Certainly inflation and the prospect of an economic downturn are the greatest concerns for Nassib Boueri, CEO for the Middle East and North Africa at Wunderman Thompson. They are, too, for Ramzy Abouchacra, CEO of Carat MENA. “Economic uncertainty for sure is the factor that concerns the ad industry the most,” says Abouchacra. “This uncertainty can make it challenging for us as an industry to plan and allocate resources effectively and can also impact revenue and profitability. In such an environment, it becomes essential for companies like us to focus on building resilience and ensuring that our business can withstand potential headwinds. For that, we must take a proactive approach to risk management, identifying potential risks and putting in place contingency plans to mitigate their impact.”

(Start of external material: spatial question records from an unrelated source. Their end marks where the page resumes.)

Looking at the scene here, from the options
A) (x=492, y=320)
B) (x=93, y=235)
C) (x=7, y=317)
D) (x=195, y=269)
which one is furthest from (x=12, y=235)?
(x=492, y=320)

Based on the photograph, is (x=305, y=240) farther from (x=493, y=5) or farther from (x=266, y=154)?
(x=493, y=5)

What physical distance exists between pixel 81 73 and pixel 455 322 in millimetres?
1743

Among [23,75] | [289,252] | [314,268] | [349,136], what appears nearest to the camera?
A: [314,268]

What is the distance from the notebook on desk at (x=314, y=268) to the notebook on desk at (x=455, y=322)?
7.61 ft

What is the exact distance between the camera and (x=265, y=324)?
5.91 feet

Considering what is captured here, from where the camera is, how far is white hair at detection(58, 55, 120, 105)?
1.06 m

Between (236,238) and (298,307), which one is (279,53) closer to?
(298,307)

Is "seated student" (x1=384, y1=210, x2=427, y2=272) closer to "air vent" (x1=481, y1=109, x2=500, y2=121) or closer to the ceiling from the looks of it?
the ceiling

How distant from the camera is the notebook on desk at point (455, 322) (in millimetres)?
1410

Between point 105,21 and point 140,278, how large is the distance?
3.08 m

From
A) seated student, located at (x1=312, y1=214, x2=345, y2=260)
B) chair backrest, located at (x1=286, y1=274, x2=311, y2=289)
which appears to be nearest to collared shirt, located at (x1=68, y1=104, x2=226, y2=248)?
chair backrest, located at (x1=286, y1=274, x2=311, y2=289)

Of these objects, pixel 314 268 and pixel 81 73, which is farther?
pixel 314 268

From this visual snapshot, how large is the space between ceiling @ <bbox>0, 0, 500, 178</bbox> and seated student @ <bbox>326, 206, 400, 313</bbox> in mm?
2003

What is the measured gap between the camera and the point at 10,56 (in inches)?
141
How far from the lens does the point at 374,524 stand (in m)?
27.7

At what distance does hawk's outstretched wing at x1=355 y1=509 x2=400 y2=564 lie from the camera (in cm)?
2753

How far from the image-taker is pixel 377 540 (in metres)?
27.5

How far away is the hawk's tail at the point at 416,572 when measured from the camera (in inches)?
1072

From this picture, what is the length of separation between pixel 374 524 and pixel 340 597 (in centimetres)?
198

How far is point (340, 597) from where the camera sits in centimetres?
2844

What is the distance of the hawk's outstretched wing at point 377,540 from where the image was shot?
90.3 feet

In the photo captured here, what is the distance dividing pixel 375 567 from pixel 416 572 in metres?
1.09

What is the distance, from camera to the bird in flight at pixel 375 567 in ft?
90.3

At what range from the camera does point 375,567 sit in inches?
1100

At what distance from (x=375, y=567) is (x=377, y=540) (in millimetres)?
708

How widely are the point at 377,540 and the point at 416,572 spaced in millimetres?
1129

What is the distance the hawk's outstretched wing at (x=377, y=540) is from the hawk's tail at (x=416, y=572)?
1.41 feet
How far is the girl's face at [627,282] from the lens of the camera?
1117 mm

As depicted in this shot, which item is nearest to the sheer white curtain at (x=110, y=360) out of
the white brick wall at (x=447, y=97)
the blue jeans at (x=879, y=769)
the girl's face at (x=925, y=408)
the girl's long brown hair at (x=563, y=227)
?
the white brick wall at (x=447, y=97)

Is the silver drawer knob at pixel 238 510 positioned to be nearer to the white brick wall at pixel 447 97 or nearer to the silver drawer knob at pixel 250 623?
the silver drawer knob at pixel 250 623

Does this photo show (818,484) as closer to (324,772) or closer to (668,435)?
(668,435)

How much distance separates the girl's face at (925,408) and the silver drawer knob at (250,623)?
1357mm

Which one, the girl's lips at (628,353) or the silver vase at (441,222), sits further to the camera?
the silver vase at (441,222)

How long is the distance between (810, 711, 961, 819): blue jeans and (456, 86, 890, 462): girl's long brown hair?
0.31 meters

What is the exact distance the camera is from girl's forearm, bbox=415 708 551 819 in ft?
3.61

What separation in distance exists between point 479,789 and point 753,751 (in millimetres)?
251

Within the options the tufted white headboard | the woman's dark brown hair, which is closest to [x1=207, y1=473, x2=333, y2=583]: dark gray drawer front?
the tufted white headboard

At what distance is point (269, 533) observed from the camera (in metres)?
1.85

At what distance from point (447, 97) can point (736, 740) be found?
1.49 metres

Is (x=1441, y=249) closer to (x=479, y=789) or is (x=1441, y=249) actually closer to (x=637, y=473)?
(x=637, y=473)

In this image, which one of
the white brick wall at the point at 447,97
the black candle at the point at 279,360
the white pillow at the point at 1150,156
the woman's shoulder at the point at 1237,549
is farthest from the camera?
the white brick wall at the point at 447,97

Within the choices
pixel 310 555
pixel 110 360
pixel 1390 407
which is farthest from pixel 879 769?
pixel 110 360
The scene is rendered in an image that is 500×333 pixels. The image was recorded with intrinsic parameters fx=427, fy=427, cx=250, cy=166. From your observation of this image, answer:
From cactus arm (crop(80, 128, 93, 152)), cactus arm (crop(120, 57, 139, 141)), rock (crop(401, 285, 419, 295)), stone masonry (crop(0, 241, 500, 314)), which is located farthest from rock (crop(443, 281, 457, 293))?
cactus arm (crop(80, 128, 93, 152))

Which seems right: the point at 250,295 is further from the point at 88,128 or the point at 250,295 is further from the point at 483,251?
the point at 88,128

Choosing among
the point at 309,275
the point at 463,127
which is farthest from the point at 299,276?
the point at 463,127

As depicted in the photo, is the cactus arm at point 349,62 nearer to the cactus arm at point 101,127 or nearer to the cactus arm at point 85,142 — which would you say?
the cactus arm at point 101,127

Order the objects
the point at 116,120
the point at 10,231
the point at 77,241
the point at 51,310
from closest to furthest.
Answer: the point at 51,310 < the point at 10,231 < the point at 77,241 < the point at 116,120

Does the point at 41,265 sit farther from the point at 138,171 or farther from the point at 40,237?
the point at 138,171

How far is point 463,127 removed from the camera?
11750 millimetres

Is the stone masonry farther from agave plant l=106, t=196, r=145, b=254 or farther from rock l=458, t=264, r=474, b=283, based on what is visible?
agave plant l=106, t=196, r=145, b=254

In April, the International Monetary Fund downgraded the UAE’s projected economic growth by 0.7 per cent to 3.5 per cent, reflecting global economic headwinds. This figure is less than half of last year’s growth figure of 7.6 per cent, although the economic outlook for 2023 remains positive.
In January, Dubai unveiled an $8.7 trillion economic plan to boost trade and investment as it seeks to consolidate its status as a global hub, while the UAE’s diversification strategy has created new opportunities across various sectors of the economy. Advertising investment is forecast to grow by four per cent globally in 2023, according to the latest Dentsu Global Ad Spend Forecast report, and the UAE is no exception, even if the rate of that growth is slower than the previous year.
“The current environment is no longer financially attractive for people to relocate to the UAE.” - Nassib Boueri, CEO Wunderman Thompson MENA
Increased pressure on the industry and on business has created a greater need for efficiency, says Abouchacra. This has led to the nearshoring of roles to operational hubs in Egypt and Beirut. “This approach has given us access to key talent that can support the regional market, while ensuring commercial viability for the business,” he says. Other agencies such as LightBlue have made the strategic decision to double down on core competencies and drive innovation. Elsewhere, FP7 McCann Dubai has decoupled production capability in the shape of Craft MENA. This has increased “our ability to do fast-turnaround, cost-effective content and post-production at scale,” says Jon Marchant, managing director of FP7 McCann Dubai. Memac Ogilvy, meanwhile, has continued to invest in diverse talent and restructured “to allow our connected culture to integrate more seamlessly than ever,” explains Claus Adams, CEO of Memac Ogilvy UAE.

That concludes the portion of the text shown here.